### Problem to solve
State only how many lines in the entries below contain the string "scene". Count a line only if it matches that case exactly.

### Exercise inputs
----

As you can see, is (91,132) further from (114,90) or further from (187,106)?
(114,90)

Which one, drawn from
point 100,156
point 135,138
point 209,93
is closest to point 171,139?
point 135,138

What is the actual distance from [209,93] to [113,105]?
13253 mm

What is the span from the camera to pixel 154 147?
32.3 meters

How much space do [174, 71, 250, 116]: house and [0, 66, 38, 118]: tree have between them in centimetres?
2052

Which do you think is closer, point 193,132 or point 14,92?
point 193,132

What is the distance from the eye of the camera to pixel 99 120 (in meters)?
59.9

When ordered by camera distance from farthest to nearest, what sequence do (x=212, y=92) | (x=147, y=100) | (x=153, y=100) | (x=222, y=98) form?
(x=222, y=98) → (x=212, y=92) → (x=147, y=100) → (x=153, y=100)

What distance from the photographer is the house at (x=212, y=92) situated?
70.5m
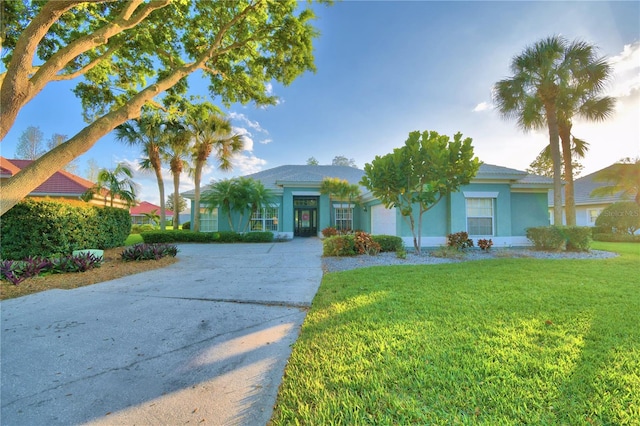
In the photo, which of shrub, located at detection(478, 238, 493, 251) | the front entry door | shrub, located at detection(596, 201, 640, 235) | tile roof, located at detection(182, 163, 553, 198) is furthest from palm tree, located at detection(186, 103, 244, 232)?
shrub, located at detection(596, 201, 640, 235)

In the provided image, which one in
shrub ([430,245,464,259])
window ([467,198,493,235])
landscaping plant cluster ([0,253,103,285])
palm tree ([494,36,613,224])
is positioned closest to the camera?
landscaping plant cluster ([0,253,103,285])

----

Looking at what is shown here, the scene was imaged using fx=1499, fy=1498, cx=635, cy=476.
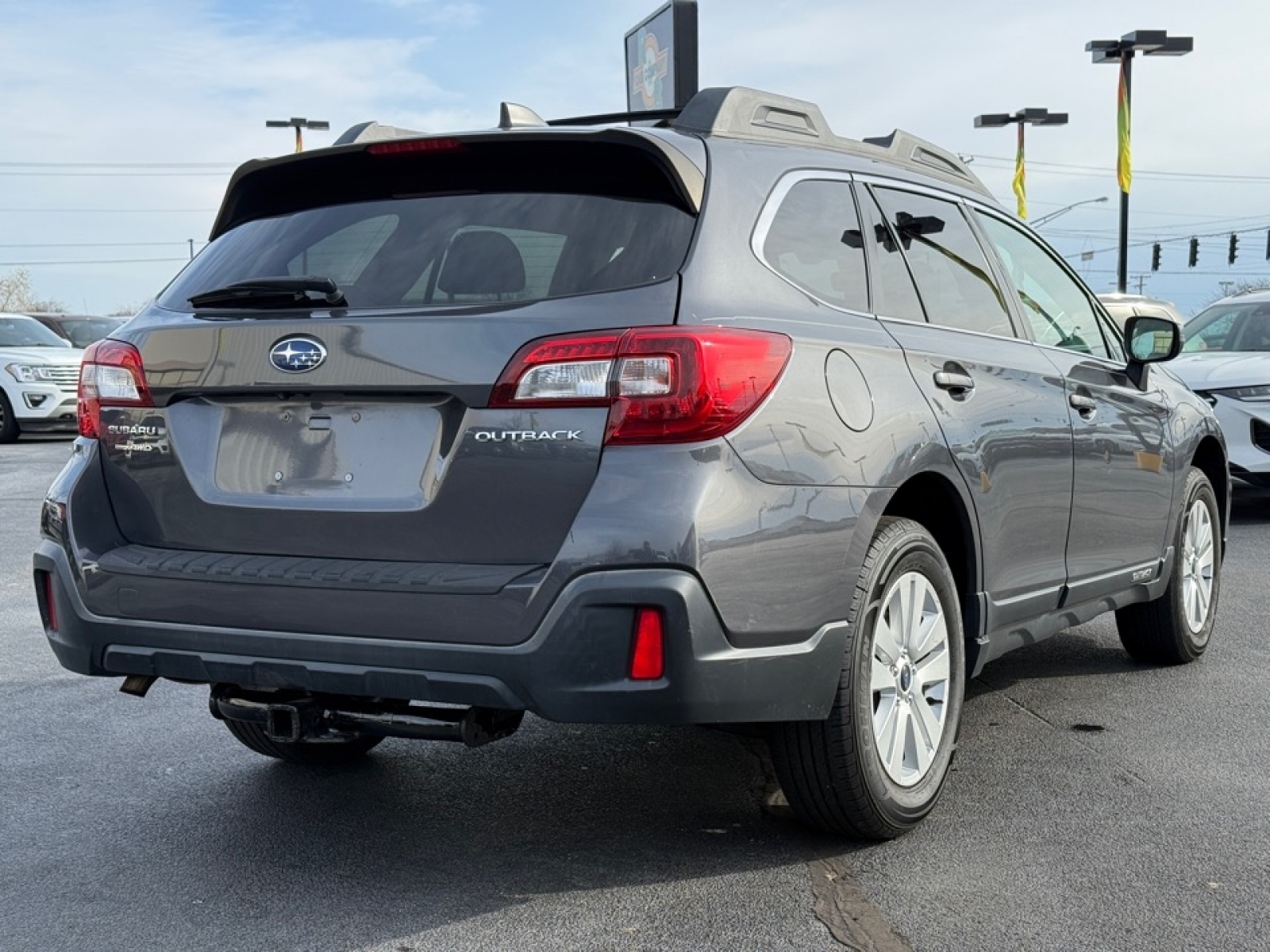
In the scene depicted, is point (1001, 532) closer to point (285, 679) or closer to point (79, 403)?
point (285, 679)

----

### Exercise response
2